Simone Weil and many others have read the Iliad as an antiwar poem. But to see it as a polemic in that sense is to reduce it. Homer knows about the reality of suffering but never thinks of a world without conflict. On the shield of Achilles, the smith god Hephaestus creates dazzlingly opposed images of the good world and the bad, set against each other. But even in the good world of justice there is still murder and violence. We might long for peace, but we live in war, and the Iliad is a poem about the inescapability of it.
All of that lies behind the Iliad‘s massive oversupply of suffering. The poet’s conception that the Greeks have been on this beach for nine long, dreadful years—a historical absurdity—stands in for eternity. This is how things are. This is how things have always been. This is how things are going to continue to be. War is the air a warrior society must breathe. And alongside that everlastingness of grief, its repetitive return, is a deeply absorbed knowledge that suffering can only be told in detail. No counting of casualties will do; no strategic overview will understand the reality; only the intimate engagement with the intimacy of pain and sorrow can ever be good enough for the enlightenment that is Homer’s purpose.

*DATASET*.
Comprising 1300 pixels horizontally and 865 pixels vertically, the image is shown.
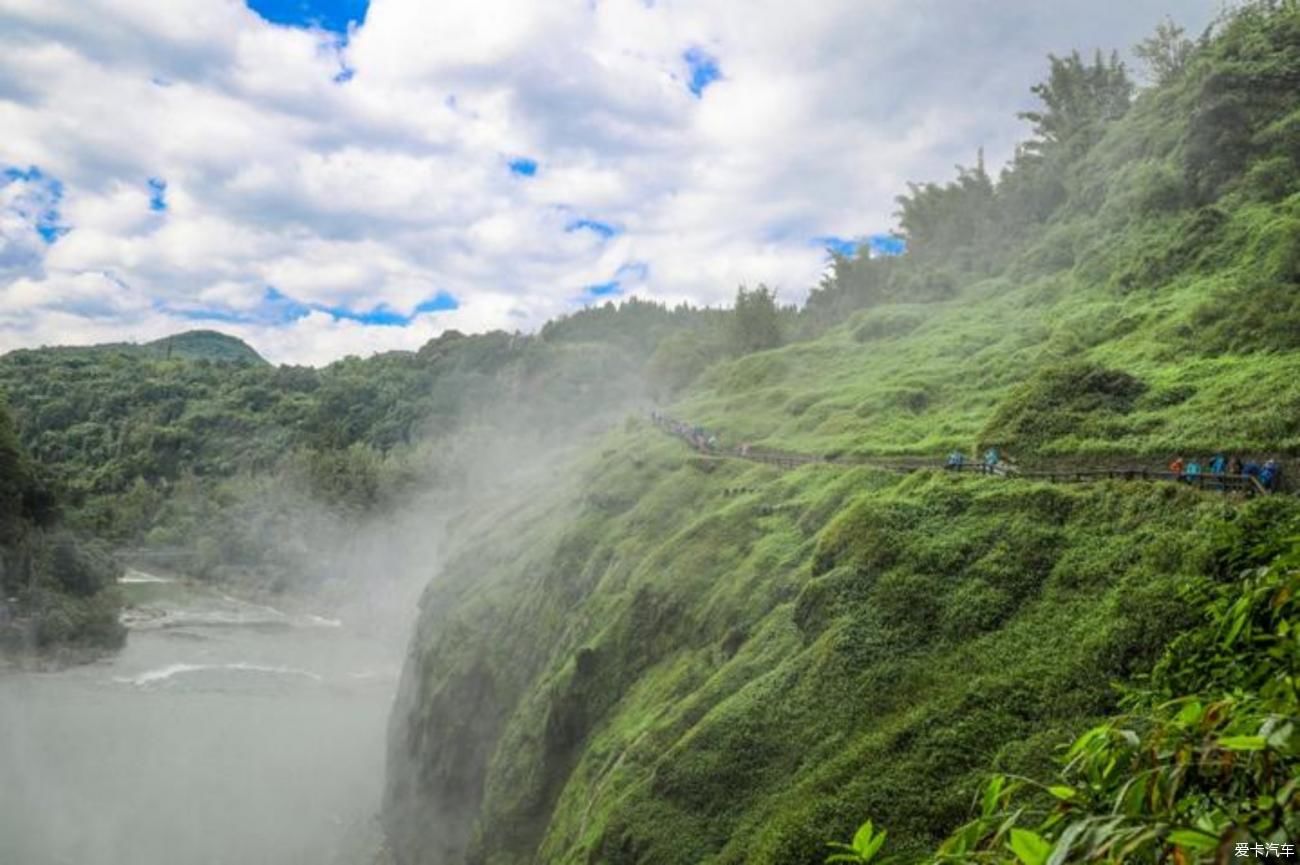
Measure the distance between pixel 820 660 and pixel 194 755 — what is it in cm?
5797

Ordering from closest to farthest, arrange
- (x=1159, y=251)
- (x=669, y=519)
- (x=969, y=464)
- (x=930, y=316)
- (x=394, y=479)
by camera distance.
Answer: (x=969, y=464)
(x=669, y=519)
(x=1159, y=251)
(x=930, y=316)
(x=394, y=479)

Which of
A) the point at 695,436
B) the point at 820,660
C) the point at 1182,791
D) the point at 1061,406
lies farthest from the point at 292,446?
the point at 1182,791

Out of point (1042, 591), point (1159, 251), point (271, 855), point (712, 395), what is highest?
point (1159, 251)

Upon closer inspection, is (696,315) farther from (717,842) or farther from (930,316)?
(717,842)

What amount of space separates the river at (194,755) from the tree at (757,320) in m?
52.1

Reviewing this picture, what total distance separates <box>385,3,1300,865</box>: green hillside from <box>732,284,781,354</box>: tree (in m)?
28.8

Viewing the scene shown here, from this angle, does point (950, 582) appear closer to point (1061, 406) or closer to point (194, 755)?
point (1061, 406)

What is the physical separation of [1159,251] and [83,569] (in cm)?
8908

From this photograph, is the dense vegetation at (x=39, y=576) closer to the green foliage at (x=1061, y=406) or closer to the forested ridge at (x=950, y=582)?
the forested ridge at (x=950, y=582)

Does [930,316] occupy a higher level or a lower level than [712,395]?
higher

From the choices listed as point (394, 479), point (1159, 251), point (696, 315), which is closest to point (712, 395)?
point (1159, 251)

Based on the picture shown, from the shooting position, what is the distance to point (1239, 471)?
2072 centimetres

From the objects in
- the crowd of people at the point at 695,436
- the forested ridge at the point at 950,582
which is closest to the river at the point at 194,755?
the forested ridge at the point at 950,582

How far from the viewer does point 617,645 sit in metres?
30.3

*EXERCISE SET*.
**a.** In the passage about the Iliad, what does Hephaestus create on the shield of Achilles?
**b.** Pick up the essay on the Iliad after its final sentence and write what comes next.

*IN RESPONSE*.
**a.** He creates dazzlingly opposed images of the good world and the bad, set against each other.

**b.**
Scholars have worked out that 264 people die in the course of the Iliad. It doesn’t seem enough. One atrocity in some villages on the northern borders of Syria, one nighttime drowning of African refugees in the Mediterranean, one week of car bombs in Baghdad—any of them can outdo it. Only the epic engagement with Atē, the blind goddess of ruin, whose name means both “wrongness” and “wickedness,” can tell what those figures conceal. People are pitiably weak in the face of ruin, pathetically hoping that their prayers for happiness might prevail….
— Adam Nicolson, Why Homer Matters, pp. 181-82
Emphasis mine.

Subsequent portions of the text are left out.